Records of scene-based questions
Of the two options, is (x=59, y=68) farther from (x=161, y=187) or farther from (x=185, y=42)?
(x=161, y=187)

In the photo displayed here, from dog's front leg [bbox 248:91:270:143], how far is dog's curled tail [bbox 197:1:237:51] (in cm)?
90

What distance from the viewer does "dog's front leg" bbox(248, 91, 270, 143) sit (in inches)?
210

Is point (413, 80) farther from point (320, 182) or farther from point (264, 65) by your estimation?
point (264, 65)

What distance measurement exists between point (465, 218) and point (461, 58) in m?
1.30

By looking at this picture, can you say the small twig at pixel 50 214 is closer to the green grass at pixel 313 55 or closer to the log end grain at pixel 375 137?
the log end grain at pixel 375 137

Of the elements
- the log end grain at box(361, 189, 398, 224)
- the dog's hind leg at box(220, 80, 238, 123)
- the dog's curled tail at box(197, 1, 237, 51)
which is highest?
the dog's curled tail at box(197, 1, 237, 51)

** WHAT NEEDS TO BE DONE **
Rename "dog's front leg" to "dog's front paw" throughout the items, and write them out again with nothing else changed.

** TASK OUTPUT **
Of the two options, is (x=59, y=68) farther from (x=161, y=187) or farther from (x=185, y=42)?
(x=161, y=187)

In the photo displayed here, from dog's front paw [bbox 248:91:270:143], how far is dog's curled tail [bbox 197:1:237:51] (in cm)?
90

What distance from the viewer does "dog's front paw" bbox(248, 91, 270, 143) sit (in inches)?
210

Is point (413, 80) farther from point (320, 182) or farther from point (264, 65) by your estimation?
point (264, 65)

What distance measurement exists between point (465, 218) and point (461, 58) in m?
1.30

By looking at this picture, can you say the small twig at pixel 50 214 is closer to the green grass at pixel 313 55 or closer to the log end grain at pixel 375 137?
the log end grain at pixel 375 137

Of the elements
- the log end grain at box(361, 189, 398, 224)
- the dog's hind leg at box(220, 80, 238, 123)
- the dog's curled tail at box(197, 1, 237, 51)
which is highest?
the dog's curled tail at box(197, 1, 237, 51)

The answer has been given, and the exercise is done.